Il primo giorno di Carrie Lam. A processo i leader di Occupy Central

La Lam ha vinto ieri le elezioni a capo dell’esecutivo con 777 voti. Essa è considerata la “candidata di Pechino” e definita “CY 2.0”, per indicare la continuità con il governatore Leung Chun-ying, nel soffocare le richieste di democrazia. Il passaggio di consegne avverrà il primo luglio, 20mo anniversario del ritorno di Hong Kong alla Cina.

Hong Kong (AsiaNews) – Il giorno dopo la scontata vittoria di Carrie Lam a capo dell’esecutivo del Territorio, la polizia ha subito dichiarato che i tre leader di Occupy Central, il movimento pro-democrazia con un forte ascendente sui giovani, saranno processati. Insieme a loro anche sei altri politici e attivisti che nel 2014, per oltre due mesi, hanno bloccato il centro di Hong Kong chiedendo il suffragio diretto e universale della carica di capo dell’esecutivo.

I tre fondatori di Occupy Central, l’accademico Benny Tai Yiu-ting, il pastore Chu Yiu-ming e il sociologo Chan Kin-man dovranno presentarsi alla stazione di polizia di Wan Chai per sentire le accuse loro rivolte ed essere forse arrestati. Va notato che nel dicembre 2014, alla fine del sit-in di Occupy, i tre leader si erano consegnati alla polizia, ma questa non li ha arrestati.

Ad Hong Kong gli analisti fanno notare il tempismo della polizia che, forse su istigazione del governo cinese e del governatore uscente, spingono la Lam a seguire le loro tracce di soffocamento di ogni desiderio di suffragio universale.

Nell’estate 2014 Occupy lanciò un referendum autonomo nel territorio che mostrò il gran numero di sostenitori dell’elezione diretta del capo dell’esecutivo. Ma l’allora governatore, Leung Chun-ying, non ritenne importante citare questa esperienza di democrazia nella sua relazione al governo cinese, che ribadì il metodo elettivo da parte di un comitato elettorale di rappresentanti delle corporazioni e della società civile e di membri dell’esecutivo e di amici di Pechino.

Fu proprio la decisione anti-democratica del governo cinese a scatenare le manifestazioni di Occupy Central. Esse ricevettero il sostegno del card.
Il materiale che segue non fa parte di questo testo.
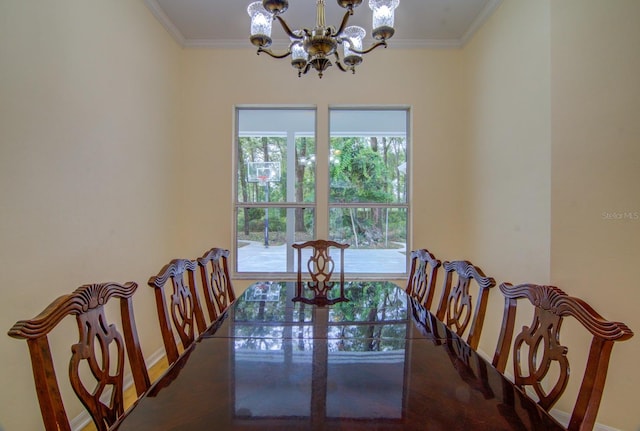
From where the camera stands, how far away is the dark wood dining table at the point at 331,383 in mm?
818

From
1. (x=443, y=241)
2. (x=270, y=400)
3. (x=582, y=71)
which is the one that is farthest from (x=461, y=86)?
(x=270, y=400)

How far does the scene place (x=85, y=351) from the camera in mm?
949

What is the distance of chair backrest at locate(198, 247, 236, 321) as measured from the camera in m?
1.86

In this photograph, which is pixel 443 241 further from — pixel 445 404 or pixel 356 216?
pixel 445 404

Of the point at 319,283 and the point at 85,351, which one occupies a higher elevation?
the point at 85,351

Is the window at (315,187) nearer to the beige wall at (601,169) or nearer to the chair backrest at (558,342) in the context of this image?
the beige wall at (601,169)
Joseph Zen e della Commissione Giustizia e pace del territorio.

Carrie Lam, cattolica, è già sospettata di essere un “CY 2.0” – come viene definita nei social, dalle iniziali di Leung Chun-ying – e di voler continuare la politica repressiva delle istanze democratiche.
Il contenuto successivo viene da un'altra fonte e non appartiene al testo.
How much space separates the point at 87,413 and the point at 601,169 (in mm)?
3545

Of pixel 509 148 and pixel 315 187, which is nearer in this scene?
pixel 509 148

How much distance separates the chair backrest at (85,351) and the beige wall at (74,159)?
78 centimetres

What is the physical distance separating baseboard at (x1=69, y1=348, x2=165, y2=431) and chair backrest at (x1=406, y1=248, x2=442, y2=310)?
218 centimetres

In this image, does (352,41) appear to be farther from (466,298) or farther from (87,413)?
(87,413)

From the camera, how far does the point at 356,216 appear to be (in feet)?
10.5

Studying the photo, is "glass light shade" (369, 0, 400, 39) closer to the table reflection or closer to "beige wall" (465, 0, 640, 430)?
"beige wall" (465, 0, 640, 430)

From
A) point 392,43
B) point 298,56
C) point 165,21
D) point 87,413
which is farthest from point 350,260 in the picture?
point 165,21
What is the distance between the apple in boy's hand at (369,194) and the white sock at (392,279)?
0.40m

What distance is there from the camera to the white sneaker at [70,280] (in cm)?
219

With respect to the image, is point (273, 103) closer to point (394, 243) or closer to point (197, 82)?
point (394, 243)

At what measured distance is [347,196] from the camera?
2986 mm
Alle elezioni di ieri, la Lam ha vinto con 777 voti sui 1194 del Comitato elettorale. Un altro candidato, John Tsang, appoggiato dai democratici, ha preso 365 voti. Un terzo candidato, il giudice in pensione Woo Kwok-hing, ne ha presi 21.

Lam era vista da tutti come “la candidata di Pechino”; Tsang aveva una grande popolarità fra la gente, ma non la fiducia dell’establishment.

Questa mattina C Y Leung si è incontrato con Carrie Lam (v.foto), promettendo un tranquillo passaggio di consegne, che avverrà il primo luglio prossimo, 20mo anniversario del ritorno di Hong Kong alla Cina.